While it may be valuable to have formally educated ministers, assuming that a degree translates to depth of knowledge or expertise is at best a misguided notion which these anchors failed to note. Academics and technocrats don’t necessarily make for good ministers. In fact, having ministers with college degrees doesn’t even guarantee that they will respect and promote academic freedom, as this government has shown. When knowledge is inconvenient to the government, it jails scholars like Hani Babu, Anand Teltumbde, Sudha Bhardwaj, Shoma Sen. It even subjects students to police brutality, like at Jamia Millia Islamia and AMU in 2019 and at Ramjas College in 2017.

Last year, India scored a meagre 0.352 in a report measuring Academic Freedom from 0 to 1. Yet, early this year, the Modi government flirted with the idea of making official approval mandatory for organising international seminars.

Today, even as it ropes in academics as ministers, the Modi government continues to get bureaucrats to run and direct universities. Prominent public universities such as the JNU have been academically subverted and bureaucratised to the extent that a professor with as storied a career as Romila Thapar was told to submit a CV for career verification.
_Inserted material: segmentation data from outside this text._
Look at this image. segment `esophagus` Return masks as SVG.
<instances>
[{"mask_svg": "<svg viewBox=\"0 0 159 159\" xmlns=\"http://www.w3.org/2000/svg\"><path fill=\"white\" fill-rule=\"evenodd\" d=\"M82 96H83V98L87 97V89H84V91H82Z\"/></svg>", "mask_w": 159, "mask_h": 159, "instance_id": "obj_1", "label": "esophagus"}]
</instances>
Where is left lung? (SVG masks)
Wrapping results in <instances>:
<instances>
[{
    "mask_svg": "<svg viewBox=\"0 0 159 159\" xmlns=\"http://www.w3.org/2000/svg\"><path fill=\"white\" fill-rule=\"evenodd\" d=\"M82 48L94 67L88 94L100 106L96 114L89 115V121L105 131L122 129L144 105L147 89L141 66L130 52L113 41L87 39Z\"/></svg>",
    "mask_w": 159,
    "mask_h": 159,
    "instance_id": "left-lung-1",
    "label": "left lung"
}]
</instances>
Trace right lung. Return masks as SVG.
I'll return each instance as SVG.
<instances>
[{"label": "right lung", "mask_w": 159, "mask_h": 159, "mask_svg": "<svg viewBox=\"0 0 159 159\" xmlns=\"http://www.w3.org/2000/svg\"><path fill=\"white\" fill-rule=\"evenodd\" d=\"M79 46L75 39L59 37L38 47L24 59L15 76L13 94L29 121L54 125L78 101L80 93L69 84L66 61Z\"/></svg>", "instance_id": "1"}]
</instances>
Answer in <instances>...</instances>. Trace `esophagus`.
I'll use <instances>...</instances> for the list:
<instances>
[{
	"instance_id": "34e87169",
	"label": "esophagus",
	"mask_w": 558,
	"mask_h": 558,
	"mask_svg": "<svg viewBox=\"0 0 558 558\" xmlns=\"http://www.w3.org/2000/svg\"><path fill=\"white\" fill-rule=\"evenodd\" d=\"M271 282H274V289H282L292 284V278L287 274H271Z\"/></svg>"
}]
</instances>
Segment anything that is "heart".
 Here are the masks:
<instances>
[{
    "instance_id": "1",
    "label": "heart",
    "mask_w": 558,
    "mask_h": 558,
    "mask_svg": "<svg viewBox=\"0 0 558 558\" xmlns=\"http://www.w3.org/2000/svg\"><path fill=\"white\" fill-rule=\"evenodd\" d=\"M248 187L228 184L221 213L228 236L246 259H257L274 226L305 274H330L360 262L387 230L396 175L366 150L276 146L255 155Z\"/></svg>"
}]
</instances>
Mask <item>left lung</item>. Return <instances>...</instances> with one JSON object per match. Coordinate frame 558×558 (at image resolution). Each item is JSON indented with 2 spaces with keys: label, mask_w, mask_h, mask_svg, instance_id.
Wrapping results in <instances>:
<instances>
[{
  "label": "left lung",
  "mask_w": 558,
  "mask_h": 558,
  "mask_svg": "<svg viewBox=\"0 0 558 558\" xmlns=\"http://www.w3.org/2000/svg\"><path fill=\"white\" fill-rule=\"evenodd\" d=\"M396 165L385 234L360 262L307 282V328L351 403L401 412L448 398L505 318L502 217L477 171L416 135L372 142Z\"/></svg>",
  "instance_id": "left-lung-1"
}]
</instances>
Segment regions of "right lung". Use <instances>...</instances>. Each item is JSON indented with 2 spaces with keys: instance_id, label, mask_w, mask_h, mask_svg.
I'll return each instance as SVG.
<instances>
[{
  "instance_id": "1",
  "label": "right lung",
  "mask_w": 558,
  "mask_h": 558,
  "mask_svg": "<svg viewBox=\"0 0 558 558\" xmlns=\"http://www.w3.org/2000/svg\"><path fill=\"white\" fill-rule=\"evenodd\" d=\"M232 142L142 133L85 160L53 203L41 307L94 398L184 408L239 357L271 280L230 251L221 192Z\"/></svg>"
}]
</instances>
Sadly, the political perspective on knowledge and education is extremely narrow in India, primarily because the polity admires the shine of a degree, but dislikes the notion of free thought. In such a political culture, where knowledge is actively suppressed, degrees and institutions will not mean much in the way of acquiring knowledge, let alone employing it in governance.

Partly for this reason, who comes from where and who might have never gone to college is such a hot political topic in this country. Indeed, a controversy has already stirred about the veracity of Nisith Pramanik’s academic qualification.

If you still think that a college degree necessarily translates to depth in knowledge, understanding and empathy, watch Arnab Goswami screaming on Republic TV and know that this is the best the man managed with a Master’s in social anthropology from Oxford University.